## BRANO SCELTO
───

Forse, si deve proprio a Musolino, reso celebre anche dalle
copertine della «Domenica del Corriere» e devotissimo alla Madonna
della Montagna, la decisione di organizzare a Polsi il raduno annuale
della 'ndrangheta, un luogo che, trovandosi al centro dei tre
mandamenti giudiziari della provincia di Reggio Calabria, da secoli
riveste una forte centralità geografica. In una lettera inviata ad un
boss di Africo e intercettata dai carabinieri nel 1899 si coglie «la
necessità morbosa negli associati di riunirsi alla "Madonna della
Montagna" {...} luogo di gara alle cortesie reciproche, convegno di
nuovi iniziati, baldoria e gavazzo a spese di questi, dei capi, dei
camorristi e di vecchi affiliati».6
In un racconto dal titolo Angelino, Corrado Alvaro ricostruisce la
storia di un giovane tornato in Calabria, dopo essere stato espulso
dalle Americhe come indesiderato.

───

## MATERIALE PRESENTATO
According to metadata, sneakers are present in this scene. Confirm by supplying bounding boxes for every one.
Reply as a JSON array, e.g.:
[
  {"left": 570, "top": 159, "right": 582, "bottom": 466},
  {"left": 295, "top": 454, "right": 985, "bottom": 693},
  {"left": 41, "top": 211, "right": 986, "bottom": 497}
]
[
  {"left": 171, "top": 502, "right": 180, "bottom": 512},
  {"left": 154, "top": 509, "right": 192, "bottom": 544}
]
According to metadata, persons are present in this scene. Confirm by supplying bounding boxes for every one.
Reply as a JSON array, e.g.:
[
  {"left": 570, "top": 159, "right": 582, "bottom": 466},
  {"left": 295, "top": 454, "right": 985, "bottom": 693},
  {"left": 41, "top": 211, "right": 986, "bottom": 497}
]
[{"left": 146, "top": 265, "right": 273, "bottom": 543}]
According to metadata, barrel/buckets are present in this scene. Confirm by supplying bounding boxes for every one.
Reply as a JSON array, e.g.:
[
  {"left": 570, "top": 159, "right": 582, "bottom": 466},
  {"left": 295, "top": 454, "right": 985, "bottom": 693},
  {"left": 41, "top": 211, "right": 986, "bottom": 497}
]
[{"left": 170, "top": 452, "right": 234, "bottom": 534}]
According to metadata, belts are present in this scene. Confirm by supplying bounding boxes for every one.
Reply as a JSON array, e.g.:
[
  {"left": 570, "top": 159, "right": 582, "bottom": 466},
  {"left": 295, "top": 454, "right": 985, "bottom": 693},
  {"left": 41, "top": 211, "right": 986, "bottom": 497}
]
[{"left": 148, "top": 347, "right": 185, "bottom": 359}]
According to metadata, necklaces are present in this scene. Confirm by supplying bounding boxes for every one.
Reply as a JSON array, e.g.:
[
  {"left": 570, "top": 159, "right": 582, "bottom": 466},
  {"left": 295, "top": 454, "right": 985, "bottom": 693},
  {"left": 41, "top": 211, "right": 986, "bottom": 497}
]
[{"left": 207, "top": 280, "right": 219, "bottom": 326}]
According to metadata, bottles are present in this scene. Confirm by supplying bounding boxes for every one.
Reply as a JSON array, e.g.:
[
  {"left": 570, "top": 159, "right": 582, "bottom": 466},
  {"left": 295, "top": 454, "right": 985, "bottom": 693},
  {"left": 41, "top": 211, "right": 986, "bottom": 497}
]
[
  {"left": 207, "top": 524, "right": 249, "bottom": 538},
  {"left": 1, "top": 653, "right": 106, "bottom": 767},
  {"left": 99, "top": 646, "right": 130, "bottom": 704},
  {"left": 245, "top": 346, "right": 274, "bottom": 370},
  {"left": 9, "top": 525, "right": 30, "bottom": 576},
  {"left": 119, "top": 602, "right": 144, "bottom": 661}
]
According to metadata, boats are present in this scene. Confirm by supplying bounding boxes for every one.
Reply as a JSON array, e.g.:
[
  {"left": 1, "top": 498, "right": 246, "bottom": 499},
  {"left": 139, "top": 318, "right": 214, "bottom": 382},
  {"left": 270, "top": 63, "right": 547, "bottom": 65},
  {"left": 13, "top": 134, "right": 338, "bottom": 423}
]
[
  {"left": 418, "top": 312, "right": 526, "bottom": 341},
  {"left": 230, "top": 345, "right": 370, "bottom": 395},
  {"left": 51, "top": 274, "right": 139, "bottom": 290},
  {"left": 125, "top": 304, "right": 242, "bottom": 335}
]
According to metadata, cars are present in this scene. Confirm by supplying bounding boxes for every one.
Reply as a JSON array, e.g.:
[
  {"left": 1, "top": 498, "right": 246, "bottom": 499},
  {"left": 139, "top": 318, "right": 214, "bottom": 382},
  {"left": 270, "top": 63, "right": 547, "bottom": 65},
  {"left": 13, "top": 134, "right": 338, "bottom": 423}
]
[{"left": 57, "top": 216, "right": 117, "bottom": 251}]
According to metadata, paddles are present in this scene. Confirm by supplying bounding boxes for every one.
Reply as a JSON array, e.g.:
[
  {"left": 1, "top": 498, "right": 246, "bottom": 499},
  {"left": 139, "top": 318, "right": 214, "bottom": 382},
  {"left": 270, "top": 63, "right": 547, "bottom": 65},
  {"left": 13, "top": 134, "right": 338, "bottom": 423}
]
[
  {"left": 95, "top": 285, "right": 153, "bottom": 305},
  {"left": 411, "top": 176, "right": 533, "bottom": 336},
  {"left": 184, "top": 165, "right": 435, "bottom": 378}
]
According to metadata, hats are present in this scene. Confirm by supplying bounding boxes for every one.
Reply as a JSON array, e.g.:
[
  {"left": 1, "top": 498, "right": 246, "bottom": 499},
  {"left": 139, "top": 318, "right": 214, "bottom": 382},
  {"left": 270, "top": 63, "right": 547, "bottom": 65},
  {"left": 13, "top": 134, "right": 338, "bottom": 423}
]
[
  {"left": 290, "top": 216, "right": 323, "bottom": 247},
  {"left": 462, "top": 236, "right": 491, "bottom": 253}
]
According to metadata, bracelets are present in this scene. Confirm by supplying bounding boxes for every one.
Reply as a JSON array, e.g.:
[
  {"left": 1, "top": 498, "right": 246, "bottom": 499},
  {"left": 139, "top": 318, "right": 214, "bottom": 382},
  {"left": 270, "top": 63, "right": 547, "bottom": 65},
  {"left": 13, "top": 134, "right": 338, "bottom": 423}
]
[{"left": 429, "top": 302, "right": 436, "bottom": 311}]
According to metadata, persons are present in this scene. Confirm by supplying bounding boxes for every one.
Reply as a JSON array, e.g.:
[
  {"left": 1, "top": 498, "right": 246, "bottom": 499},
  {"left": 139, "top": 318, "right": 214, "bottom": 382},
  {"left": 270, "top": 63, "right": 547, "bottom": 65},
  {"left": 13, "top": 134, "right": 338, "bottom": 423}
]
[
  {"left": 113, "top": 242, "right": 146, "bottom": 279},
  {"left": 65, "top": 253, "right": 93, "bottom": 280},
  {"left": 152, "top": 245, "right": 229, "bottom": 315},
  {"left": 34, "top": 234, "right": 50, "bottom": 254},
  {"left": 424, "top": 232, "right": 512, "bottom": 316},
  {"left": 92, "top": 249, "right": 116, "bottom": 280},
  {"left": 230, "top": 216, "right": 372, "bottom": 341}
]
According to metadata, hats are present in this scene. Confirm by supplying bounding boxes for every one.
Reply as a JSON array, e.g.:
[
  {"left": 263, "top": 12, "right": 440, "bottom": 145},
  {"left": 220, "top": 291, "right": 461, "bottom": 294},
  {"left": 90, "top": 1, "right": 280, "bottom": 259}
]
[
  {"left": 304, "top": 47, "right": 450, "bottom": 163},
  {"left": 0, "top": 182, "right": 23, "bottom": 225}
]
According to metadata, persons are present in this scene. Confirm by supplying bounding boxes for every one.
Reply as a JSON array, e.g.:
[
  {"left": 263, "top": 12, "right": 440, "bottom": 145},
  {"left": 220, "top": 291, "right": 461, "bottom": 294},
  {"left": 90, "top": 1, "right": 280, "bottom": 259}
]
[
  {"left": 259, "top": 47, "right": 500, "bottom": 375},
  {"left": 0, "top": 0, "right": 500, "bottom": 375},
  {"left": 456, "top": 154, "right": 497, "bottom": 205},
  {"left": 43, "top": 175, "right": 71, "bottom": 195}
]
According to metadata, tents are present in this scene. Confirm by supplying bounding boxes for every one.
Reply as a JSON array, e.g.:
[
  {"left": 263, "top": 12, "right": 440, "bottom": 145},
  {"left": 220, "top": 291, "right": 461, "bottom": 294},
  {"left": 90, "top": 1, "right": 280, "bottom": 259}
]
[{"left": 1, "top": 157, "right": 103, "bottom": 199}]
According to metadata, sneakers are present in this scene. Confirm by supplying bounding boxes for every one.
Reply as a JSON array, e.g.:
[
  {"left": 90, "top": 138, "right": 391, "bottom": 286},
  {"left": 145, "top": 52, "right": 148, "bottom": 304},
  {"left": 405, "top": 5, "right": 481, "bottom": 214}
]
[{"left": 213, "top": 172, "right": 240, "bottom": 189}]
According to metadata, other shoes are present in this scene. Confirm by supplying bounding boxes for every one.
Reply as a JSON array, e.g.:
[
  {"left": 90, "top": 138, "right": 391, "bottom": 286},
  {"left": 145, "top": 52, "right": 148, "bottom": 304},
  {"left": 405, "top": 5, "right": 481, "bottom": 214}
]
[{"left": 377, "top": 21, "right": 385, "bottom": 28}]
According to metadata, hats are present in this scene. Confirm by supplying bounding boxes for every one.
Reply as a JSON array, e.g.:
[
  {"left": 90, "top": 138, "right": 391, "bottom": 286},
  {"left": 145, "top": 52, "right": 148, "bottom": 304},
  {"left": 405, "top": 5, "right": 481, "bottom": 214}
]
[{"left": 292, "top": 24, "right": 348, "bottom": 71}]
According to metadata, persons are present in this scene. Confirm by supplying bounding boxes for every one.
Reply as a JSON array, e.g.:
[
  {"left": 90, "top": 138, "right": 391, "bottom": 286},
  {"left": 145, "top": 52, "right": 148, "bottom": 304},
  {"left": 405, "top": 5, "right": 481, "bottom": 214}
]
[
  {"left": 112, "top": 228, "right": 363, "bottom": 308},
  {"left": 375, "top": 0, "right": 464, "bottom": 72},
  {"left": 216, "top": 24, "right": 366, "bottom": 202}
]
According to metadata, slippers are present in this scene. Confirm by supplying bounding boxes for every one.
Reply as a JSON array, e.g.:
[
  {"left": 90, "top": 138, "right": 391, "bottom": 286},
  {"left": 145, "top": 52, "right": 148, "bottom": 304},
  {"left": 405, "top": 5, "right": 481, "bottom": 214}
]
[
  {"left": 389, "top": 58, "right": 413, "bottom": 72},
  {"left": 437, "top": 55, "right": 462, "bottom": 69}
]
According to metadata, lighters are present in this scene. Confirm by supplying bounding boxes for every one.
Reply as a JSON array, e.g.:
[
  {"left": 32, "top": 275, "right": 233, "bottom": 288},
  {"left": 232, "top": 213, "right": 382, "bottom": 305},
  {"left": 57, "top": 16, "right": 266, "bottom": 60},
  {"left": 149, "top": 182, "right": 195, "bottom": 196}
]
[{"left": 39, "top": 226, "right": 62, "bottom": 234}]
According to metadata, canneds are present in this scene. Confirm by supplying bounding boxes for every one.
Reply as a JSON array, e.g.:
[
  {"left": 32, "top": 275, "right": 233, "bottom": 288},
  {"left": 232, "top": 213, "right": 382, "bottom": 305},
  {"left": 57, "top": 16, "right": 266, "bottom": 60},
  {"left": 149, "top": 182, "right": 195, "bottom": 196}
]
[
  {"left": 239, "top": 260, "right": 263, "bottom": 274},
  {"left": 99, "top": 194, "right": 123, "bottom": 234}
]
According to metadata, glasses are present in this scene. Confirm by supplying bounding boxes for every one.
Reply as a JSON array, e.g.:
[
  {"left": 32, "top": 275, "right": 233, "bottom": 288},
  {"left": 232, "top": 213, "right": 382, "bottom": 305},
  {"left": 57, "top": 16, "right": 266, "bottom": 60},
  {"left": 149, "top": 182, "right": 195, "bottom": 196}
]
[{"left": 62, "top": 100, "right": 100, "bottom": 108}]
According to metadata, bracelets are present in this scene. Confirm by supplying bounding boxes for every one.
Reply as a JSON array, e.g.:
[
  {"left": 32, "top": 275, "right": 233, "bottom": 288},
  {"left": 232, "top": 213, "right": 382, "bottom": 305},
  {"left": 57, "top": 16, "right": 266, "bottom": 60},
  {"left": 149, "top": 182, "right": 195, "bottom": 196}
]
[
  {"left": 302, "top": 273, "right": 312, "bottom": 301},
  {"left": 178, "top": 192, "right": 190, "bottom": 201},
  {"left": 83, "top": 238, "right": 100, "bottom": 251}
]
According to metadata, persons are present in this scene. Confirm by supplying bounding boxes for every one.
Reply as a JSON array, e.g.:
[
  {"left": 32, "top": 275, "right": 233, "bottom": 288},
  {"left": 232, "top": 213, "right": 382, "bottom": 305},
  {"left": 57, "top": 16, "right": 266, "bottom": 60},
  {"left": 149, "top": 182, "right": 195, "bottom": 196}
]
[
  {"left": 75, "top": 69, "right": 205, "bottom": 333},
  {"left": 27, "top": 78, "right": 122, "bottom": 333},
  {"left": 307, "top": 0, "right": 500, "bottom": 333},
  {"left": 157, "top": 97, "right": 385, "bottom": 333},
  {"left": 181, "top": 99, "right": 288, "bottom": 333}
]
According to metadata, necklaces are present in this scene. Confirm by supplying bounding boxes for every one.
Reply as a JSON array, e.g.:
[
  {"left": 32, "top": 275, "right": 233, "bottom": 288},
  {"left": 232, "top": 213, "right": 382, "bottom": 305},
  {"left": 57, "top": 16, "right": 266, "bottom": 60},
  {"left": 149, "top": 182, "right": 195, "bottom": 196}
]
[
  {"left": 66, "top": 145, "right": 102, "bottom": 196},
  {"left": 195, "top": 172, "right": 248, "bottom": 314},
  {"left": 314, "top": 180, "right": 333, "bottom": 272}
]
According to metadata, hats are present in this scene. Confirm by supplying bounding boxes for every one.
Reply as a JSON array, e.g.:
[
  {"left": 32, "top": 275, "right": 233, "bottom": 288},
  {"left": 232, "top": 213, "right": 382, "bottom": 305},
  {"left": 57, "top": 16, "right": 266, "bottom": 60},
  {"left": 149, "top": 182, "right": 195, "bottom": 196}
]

───

## ISTRUZIONI DI LAVORO
1) Traduci in inglese questa frase del brano su Polsi: «In un racconto dal titolo Angelino, Corrado Alvaro ricostruisce la storia di un giovane tornato in Calabria, dopo essere stato espulso dalle Americhe come indesiderato.»
2) Rispondi a queste domande sul brano su Polsi:
(a) In quale provincia si trovano i tre mandamenti giudiziari al cui centro sta Polsi?
(b) In che anno i carabinieri intercettarono la lettera citata?
(c) A chi era stata inviata quella lettera?
3) Prosegui il brano su Polsi, scrivendo ciò che viene dopo l'ultima frase.

## RISPOSTE ALLE CONSEGNE
1) In a short story titled Angelino, Corrado Alvaro reconstructs the story of a young man who returned to Calabria after being expelled from the Americas as undesirable.

2)
(a) Nella provincia di Reggio Calabria.
(b) Nel 1899.
(c) A un boss di Africo.

3)
Legato alla 'ndrangheta, Angelino è un uomo di rispetto, uno che
si può permettere di scortare il vescovo nelle sue visite pastorali in
segno d'onore, ma anche perché «la Società {a cui appartiene} è
religiosa e perché il territorio in cui opera è il luogo "dove si trova il
Santuario" della Madonna "dove si nomina il capo dell'Associazione
dai {...} capi dei tre versanti"».7
Sono gli anni della tregua. Massaru Peppi, il leggendario
maresciallo Giuseppe Delfino, stringe un accordo d'onore con don
Antonio Macrì, galantuomo dei galantuomini, e per oltre trent'anni
al santuario non succede alcun fatto di sangue, nonostante i chili di
polvere che vengono sparati sotto le querce come segno di
ringraziamento alla Madonna.
Col tempo, cresce anche la devozione dei boss per il santuario di
Polsi e l'interesse a proteggerlo. Nel 1936, il furto dell'oro votivo (6
chili abbondanti) conduce a morte i responsabili, mentre nel 1982 la
refurtiva, accompagnata anche dalle scuse, viene restituita due mesi
dopo. I soldi rubati, circa due milioni di lire, «vengono lasciati in un
incavo del muro dell'antistante piazzola che esiste davanti
all'ingresso principale della parrocchia».8 Pare che le famiglie più
potenti della 'ndrangheta si siano mobilitate per catturare e punire i
due malviventi.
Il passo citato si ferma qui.